Services templates implementation

  • Full Transit (all routes) service definition.
    The customer is getting all the routes, from all sources (plus the default route)
router bgp 65432
 neighbor transit-full peer-group
 neighbor transit-full route-map transit-full-out out
 neighbor transit-full route-map transit-full-in in
!
route-map transit-full-out permit 10
 match ip community 10 15 20 21 22 30 40 50
!
route-map transit-full-in permit 10
 set community 65432:2000 65432:2100 65432:2200
  • Full Transit (default route plus AS65432 aggregates) service definition.
    The customer is getting a default route and our aggregates. The alternative here would be to do the default-originate for the peer-group with some route-map, validating the functionality of the upstream connectivity.
router bgp 65432
 neighbor transit-default peer-group
 neighbor transit-default route-map transit-default-out out
 neighbor transit-default route-map transit-default-in in
!
route-map transit-default-out permit 10
 match ip community 10 50
!
route-map transit-default-in permit 10
 set community 65432:2000 65432:2100 65432:2200
  • Transit-only (Just the upstream provider prefixes) service definition.
    The customer is getting just our upstream and our aggregates.
router bgp 65432
 neighbor transit-only peer-group
 neighbor transit-only route-map transit-only-out out
 neighbor transit-only route-map transit-only-in in
!
route-map transit-only-out permit 10
 match ip community 10 15 20 22 50
!
route-map transit-only-in permit 10
 set community 65432:2000
  • IXP-only (Just the IXP prefixes) service definition.
    The customer is getting just IXP prefixes and our aggregates.
router bgp 65432
 neighbor ixp-only peer-group
 neighbor ixp-only route-map ixp-only-out out
 neighbor ixp-only route-map ixp-only-in in
!
route-map ixp-only-out permit 10
 match ip community 10 15 20 30
!
route-map ixp-only-in permit 10
 set community 65432:2100
  • BGP-only (Just the customer prefixes) service definition.
    The customer is getting just other BGP customer prefixes, our aggregates, and PI prefixes.
router bgp 65432
 neighbor bgp-only peer-group
 neighbor bgp-only route-map bgp-only-out out
 neighbor bgp-only route-map bgp-only-in in
!
route-map bgp-only-out permit 10
 match ip community 10 15 20 22
!
route-map bgp-only-in permit 10
 set community 65432:2200

It is crucial to achieve symmetry, i.e., ensure that if you advertise customers' prefixes to a peer, they should get prefixes from that peer.

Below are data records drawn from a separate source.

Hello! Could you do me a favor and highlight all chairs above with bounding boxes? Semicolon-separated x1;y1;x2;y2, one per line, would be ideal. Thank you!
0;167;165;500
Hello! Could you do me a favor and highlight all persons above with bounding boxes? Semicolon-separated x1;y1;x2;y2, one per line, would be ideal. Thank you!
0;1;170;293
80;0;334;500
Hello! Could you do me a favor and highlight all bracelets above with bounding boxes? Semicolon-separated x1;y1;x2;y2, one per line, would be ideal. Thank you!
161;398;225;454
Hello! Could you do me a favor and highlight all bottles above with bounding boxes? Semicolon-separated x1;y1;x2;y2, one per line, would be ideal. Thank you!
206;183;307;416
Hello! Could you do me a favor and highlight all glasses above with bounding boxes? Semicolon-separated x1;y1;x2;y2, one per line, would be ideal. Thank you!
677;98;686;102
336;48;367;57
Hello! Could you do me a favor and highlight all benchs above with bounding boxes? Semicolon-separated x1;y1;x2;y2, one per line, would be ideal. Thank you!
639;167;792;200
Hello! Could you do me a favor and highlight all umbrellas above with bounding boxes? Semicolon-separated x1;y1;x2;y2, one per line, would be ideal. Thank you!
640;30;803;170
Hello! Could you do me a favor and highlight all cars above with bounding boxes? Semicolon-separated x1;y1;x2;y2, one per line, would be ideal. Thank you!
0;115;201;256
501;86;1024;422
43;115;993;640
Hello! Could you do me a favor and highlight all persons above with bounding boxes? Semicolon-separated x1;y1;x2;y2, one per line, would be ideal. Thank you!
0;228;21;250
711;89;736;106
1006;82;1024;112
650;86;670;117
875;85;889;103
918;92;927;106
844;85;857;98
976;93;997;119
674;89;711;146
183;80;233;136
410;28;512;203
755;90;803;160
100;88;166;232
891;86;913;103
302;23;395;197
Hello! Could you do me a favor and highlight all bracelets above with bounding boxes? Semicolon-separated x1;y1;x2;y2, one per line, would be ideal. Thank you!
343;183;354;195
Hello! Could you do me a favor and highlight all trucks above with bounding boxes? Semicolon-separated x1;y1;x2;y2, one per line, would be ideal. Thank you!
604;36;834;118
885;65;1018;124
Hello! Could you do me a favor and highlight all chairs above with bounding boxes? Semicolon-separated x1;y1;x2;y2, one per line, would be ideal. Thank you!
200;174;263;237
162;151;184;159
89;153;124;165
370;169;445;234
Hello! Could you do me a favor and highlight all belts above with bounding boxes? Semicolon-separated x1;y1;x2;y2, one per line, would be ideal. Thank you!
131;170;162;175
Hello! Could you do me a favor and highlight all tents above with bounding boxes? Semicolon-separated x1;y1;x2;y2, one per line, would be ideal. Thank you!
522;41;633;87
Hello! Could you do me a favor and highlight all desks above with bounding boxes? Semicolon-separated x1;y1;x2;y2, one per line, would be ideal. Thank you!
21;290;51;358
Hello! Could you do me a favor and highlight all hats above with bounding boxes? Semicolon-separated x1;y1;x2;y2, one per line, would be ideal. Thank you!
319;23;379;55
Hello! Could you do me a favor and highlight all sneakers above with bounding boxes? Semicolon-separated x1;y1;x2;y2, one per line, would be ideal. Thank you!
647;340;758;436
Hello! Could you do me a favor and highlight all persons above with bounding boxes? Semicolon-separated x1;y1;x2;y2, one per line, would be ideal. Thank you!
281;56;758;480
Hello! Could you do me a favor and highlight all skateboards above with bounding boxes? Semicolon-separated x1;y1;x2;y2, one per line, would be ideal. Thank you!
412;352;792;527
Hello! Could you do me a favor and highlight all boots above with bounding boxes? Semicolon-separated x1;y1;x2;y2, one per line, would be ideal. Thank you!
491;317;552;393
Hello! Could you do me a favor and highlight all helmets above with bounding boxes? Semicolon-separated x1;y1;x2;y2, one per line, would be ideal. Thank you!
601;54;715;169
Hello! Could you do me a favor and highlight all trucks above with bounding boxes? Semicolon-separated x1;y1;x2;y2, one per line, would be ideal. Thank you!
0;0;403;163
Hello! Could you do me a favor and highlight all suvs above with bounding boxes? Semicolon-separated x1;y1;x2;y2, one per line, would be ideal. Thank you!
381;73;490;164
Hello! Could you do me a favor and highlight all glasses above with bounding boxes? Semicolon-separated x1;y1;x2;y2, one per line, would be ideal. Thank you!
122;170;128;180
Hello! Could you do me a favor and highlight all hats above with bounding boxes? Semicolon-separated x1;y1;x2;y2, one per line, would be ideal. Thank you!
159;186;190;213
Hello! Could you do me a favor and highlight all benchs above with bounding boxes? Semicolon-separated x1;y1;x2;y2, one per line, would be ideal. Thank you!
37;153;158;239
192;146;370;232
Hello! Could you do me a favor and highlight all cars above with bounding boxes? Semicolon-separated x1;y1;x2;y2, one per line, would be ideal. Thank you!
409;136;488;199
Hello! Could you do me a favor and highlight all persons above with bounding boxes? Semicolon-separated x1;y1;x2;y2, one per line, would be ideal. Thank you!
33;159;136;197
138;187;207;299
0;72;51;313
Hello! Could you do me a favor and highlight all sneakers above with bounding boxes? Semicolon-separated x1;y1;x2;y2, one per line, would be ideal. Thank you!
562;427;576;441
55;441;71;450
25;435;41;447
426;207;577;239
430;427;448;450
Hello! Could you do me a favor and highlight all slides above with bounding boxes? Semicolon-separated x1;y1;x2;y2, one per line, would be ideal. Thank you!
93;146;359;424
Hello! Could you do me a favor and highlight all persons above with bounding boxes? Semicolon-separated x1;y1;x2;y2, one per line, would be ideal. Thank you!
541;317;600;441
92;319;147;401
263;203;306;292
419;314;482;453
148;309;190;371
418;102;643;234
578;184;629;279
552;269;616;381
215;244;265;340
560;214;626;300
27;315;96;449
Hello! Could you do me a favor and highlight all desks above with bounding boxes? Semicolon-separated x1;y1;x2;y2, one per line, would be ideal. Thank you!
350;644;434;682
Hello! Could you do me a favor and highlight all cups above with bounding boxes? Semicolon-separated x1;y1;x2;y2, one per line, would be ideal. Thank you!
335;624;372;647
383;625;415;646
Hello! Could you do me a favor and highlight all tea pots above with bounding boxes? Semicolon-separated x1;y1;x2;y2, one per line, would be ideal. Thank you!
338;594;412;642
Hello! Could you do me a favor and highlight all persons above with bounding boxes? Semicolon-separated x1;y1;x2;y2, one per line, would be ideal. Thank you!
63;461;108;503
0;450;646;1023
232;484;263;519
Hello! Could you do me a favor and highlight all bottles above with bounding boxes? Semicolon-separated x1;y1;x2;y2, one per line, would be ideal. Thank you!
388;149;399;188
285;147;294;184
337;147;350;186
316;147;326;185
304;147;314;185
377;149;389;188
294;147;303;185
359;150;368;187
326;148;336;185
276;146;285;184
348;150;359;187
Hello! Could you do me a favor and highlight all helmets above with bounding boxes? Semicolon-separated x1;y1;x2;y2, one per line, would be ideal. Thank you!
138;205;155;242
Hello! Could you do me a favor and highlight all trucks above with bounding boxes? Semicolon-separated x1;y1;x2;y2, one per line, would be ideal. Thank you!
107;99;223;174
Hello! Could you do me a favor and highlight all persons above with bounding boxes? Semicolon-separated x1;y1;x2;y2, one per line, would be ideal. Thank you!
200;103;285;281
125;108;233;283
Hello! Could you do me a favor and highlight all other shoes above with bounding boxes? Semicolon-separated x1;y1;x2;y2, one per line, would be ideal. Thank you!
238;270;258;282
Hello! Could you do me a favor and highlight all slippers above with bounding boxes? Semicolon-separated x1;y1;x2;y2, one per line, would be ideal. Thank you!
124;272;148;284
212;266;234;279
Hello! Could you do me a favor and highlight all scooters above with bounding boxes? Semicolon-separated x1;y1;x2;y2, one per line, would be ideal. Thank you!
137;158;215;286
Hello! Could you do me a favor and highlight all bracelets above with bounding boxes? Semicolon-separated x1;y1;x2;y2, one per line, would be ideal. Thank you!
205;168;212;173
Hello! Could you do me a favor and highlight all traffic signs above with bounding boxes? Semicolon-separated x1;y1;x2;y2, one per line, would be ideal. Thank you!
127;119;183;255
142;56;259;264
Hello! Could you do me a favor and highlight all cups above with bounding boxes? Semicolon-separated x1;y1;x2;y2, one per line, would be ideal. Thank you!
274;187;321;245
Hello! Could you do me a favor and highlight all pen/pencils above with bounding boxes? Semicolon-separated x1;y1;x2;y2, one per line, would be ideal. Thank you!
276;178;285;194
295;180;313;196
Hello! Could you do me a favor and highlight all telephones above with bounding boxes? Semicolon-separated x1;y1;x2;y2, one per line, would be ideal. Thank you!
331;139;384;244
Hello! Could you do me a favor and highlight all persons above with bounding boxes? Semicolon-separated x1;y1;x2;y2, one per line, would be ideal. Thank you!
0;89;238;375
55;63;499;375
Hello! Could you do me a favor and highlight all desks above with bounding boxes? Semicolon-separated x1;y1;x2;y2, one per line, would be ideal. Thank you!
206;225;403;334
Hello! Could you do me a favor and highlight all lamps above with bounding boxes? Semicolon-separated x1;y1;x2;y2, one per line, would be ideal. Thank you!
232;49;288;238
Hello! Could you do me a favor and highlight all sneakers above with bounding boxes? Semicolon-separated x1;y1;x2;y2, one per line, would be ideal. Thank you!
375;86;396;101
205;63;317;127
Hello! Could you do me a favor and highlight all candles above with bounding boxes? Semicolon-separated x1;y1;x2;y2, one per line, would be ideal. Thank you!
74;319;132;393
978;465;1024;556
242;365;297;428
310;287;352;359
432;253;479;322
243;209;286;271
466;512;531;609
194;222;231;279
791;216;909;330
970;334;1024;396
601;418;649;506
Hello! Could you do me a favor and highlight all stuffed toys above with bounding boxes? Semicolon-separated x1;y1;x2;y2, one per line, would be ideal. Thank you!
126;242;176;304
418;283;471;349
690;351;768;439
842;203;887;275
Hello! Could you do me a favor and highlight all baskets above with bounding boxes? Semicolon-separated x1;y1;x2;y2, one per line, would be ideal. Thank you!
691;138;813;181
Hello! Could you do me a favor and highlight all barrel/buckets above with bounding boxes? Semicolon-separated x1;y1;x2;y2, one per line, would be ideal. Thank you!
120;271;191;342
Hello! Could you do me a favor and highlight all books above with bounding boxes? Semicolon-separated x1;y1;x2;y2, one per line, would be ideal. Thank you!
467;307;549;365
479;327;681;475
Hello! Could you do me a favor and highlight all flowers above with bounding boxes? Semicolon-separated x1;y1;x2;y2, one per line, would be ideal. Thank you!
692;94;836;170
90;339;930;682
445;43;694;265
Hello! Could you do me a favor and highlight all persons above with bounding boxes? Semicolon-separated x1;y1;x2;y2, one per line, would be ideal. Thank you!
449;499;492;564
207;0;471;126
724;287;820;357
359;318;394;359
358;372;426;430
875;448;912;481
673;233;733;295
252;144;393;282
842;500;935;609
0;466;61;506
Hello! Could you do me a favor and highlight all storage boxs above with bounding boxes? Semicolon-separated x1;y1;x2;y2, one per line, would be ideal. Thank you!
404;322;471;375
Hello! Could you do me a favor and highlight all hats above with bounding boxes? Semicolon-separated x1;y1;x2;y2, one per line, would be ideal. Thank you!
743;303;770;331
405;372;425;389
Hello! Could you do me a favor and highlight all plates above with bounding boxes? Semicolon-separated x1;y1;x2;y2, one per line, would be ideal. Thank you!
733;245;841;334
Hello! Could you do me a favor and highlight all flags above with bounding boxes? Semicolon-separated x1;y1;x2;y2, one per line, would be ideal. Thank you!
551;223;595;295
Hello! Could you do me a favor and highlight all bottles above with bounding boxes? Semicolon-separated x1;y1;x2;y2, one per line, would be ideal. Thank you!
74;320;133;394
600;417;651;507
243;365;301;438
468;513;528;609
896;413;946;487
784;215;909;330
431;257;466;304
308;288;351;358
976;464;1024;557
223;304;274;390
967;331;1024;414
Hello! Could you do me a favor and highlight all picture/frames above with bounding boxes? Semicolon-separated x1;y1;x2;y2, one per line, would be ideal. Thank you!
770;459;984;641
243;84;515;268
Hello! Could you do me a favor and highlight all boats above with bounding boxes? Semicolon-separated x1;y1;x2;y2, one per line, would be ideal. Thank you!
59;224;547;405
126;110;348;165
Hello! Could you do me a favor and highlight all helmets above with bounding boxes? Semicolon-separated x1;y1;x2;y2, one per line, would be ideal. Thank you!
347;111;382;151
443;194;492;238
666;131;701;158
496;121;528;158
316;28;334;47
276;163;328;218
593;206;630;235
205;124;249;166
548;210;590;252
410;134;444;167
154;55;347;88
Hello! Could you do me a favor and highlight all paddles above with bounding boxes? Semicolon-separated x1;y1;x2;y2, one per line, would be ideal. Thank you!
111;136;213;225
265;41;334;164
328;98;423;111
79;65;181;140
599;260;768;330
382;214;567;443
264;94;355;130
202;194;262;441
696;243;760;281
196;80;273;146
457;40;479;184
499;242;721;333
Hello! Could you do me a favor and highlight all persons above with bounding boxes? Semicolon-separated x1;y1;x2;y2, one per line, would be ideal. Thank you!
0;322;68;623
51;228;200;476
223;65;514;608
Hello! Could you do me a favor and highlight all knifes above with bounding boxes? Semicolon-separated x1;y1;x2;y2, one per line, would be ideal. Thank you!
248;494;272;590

If there is a mistake, you will face asymmetric routing issues.

Customer service activation

So let's assume we have one customer for each service. How will the service activation look after we are done with binging up the connectivity?

router bgp 65432
 neighbor a.a.a.a remote-as 200
 neighbor a.a.a.a peer-group transit-full
 neighbor a.a.a.a prefix-list pfx-as200-in
 neighbor b.b.b.b remote-as 300
 neighbor b.b.b.b peer-group transit-default
 neighbor b.b.b.b prefix-list pfx-as300-in
 neighbor c.c.c.c remote-as 400
 neighbor c.c.c.c peer-group transit-only
 neighbor c.c.c.c prefix-list pfx-as400-in
 neighbor d.d.d.d remote-as 500
 neighbor d.d.d.d peer-group ixp-only
 neighbor d.d.d.d prefix-list pfx-as500-in
 neighbor e.e.e.e remote-as 600
 neighbor e.e.e.e peer-group bgp-only
 neighbor e.e.e.e prefix-list pfx-as600-in

Customers are placed into the correct peer-group according to the service they are buying. As an additional security measure, we apply the prefix-list filtering on the inbound to the customers.

Note: Originating the default route

There is an everlasting debate about whether and how to originate the default route and how to check it is functional. Dummy generating of the default route to the customers can cause serious issues in case your upstream connectivity fails, as the route gets generated no matter what, and the traffic will get blackholed. It is wise to implement some sort of test that the upstream is alive. This topic is outside the scope of this article, you can read more about this topic in a great article by Ivan Pepelnjak here.

Summary

In this Part 2 of the series, we established a connectivity service offering and how to implement it with a Cisco router. In the next part, we will look at the economy of the ISP and how it translates to our community design.